--- DATA ---
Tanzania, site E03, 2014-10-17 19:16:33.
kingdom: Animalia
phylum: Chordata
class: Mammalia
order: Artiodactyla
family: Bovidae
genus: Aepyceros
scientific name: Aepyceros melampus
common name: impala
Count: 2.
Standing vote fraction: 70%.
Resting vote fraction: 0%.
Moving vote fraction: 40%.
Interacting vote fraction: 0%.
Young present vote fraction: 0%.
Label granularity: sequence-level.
---
EXERCISE DESCRIPTION: Wherever "fraction" appears in a line of the entries, copy that line.

ANSWER SECTION:
Standing vote fraction: 70%.
Resting vote fraction: 0%.
Moving vote fraction: 40%.
Interacting vote fraction: 0%.
Young present vote fraction: 0%.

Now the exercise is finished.